_Task requirements:_ Duplicate the stretch of material from the line containing "ราคา การผจญภัย​ของ​ติน​ติน​ หนังสือ​มือสอง​" through the line containing "Writable Sheet Music", both ends included, and leave the pictures out of your answer.
Provided entries below:
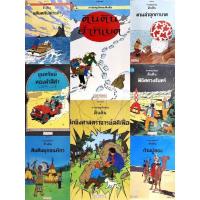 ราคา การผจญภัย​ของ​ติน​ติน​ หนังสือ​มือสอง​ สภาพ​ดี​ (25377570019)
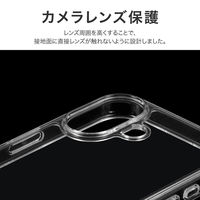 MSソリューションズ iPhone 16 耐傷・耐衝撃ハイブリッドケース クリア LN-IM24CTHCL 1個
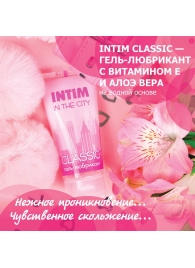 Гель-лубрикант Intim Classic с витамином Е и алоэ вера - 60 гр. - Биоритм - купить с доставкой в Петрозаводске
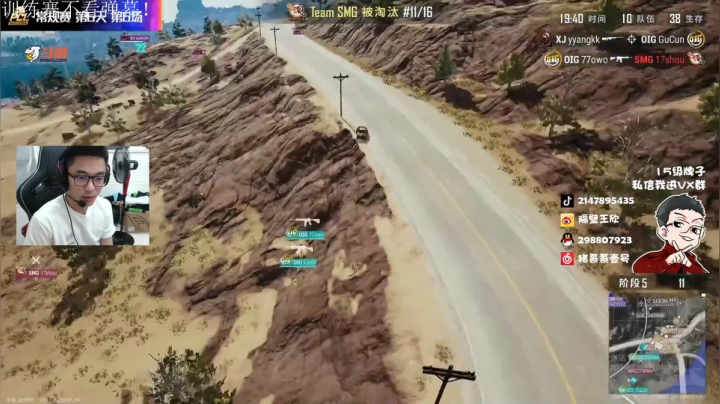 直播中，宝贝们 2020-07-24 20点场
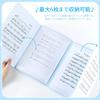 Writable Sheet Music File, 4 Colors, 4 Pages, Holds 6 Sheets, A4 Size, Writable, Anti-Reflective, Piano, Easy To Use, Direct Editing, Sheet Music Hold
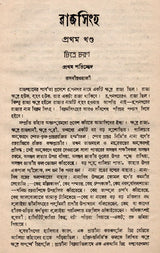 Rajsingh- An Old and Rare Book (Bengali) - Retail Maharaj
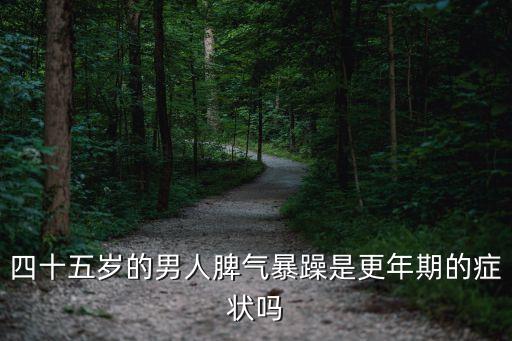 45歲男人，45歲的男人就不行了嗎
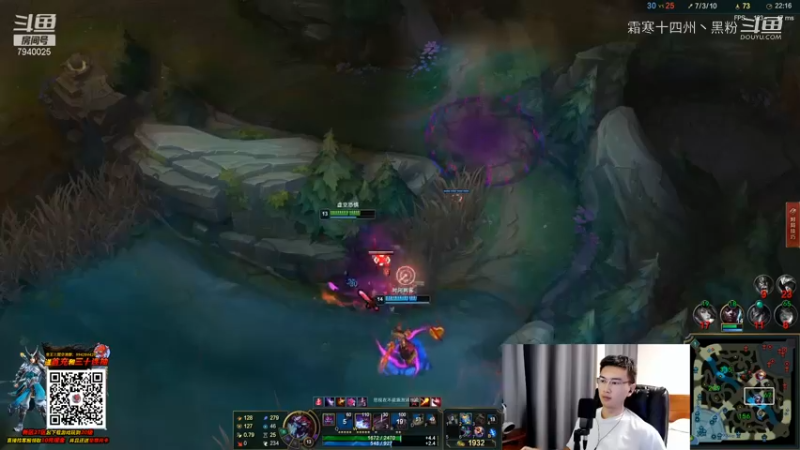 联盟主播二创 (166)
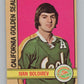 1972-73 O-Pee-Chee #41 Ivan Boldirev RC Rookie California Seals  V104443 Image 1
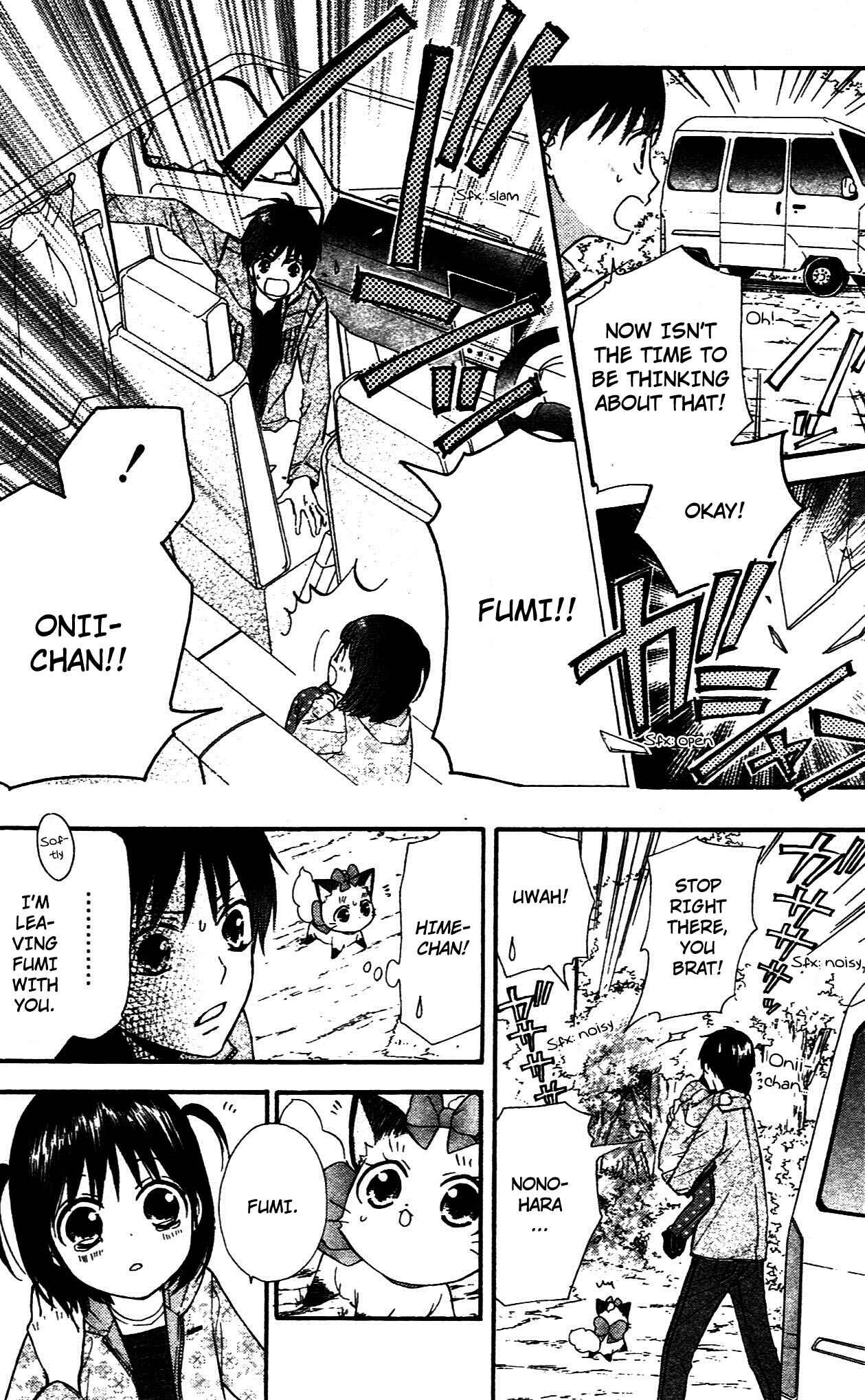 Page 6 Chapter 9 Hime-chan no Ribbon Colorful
End of Provided entries.
Provided entries below:
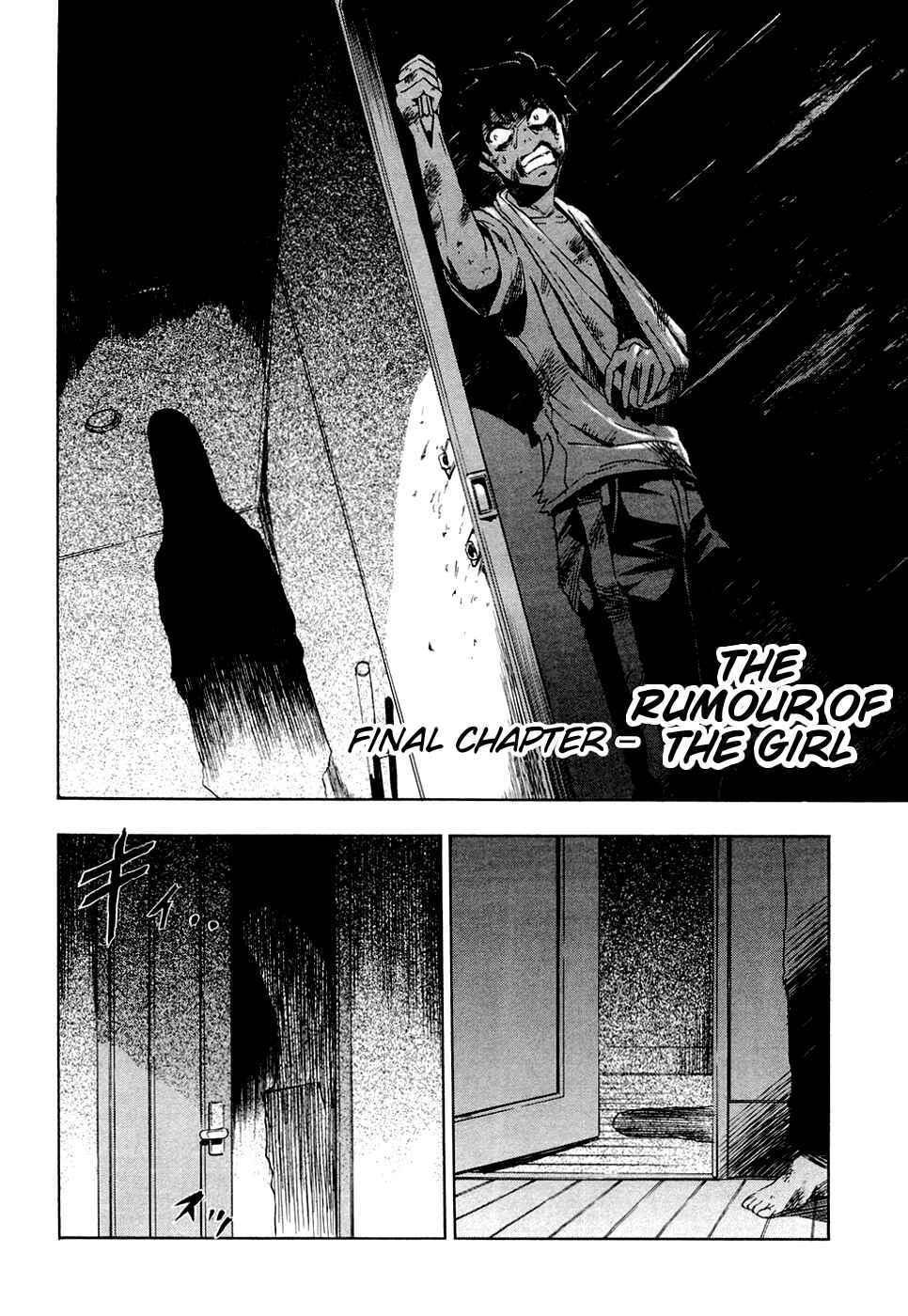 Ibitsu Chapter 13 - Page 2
End of Provided entries.
_Exercise result:_
 ราคา การผจญภัย​ของ​ติน​ติน​ หนังสือ​มือสอง​ สภาพ​ดี​ (25377570019)
 MSソリューションズ iPhone 16 耐傷・耐衝撃ハイブリッドケース クリア LN-IM24CTHCL 1個
 Гель-лубрикант Intim Classic с витамином Е и алоэ вера - 60 гр. - Биоритм - купить с доставкой в Петрозаводске
 直播中，宝贝们 2020-07-24 20点场
 Writable Sheet Music File, 4 Colors, 4 Pages, Holds 6 Sheets, A4 Size, Writable, Anti-Reflective, Piano, Easy To Use, Direct Editing, Sheet Music Hold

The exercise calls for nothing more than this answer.